Menurut Administratur Utama KTP Komisariat Pusat Denny Roslan, sebagaimana disampaikan dalam laporan pengaduan, bahwa pada tahun anggaran 2022, Pemerintah Kabupaten Kutai Timur menganggarkan belanja barang dan jasa senilai Rp 1.653.342.857.197,00, dengan realisasi anggaran sebesar 82.06 persen, atau sebesar Rp 1.356.704.493.060,37, antara lain dibelanjakan untuk honorarium Tim Pelaksana Kegiatan pada BPKAD senilai Rp 18.481.500.000,00 dan Sekda sebesar kom 7.217.244.200,00.
Denny mengungkapkan, berdasarkan dokumen LHP BPK-RI Nomor 18a/LHP/XIX.SDM/5/2023 tertanggal 4 Mei 2023 atas Laporan Keuangan Pemerintah Kabupaten Kutai Timur Tahun 2022, diketahui dan ditemukan adanya potensi kerugian negara/daerah atas realisasi belanja barang dan jasa sebagaimana disebutkan di atas.

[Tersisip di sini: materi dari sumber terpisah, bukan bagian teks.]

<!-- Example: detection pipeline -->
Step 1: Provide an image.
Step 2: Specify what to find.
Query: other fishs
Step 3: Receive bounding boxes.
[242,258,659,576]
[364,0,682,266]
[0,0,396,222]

Menurut Denny, bahwa pembayaran honorarium melebihi batas ketentuan pemberian honorarium
Kegiatan dan Sekretariat Tim Pelaksana Kegiatan serta merealisasikan pembayaran honorarium berdasarkan SK Kepala BPKAD 19 SK dan SK Bupati Kutim sebanyak 181 SK.
Hasil penelaahan terhadap SK Tim Pelaksana Kegiatan pada BPKAD tersebut diketahui bahwa seluruh SK tersebut tidak mencantumkan perincian nama pegawai secara spesifik yang jelas dan terukur.
Selain itu, tidak merujuk pada penetapan honorarium yang diatur dalam Peraturan Presiden Nomor 33 Tahun 2020 tentang Standar Harga Satuan Regional dan Peraturan Bupati Kutai Timur Nomor 52 Tahun 2019 tentang Implementasi Transaksi Non Tunai Pasal 3 Ayat 3 yang menyatakan bahwa setiap barang dan jasa yang menggunakan mekanisme uang persediaan ganti uang dan tambah uang yang diproses melalui pengajuan Nota Pencairan Dana oleh masing-masing PPTK terdapat beberapa komponen belanja yang dapat dibayarkan secara tunai oleh bendahara pengeluaran kepada PPTK.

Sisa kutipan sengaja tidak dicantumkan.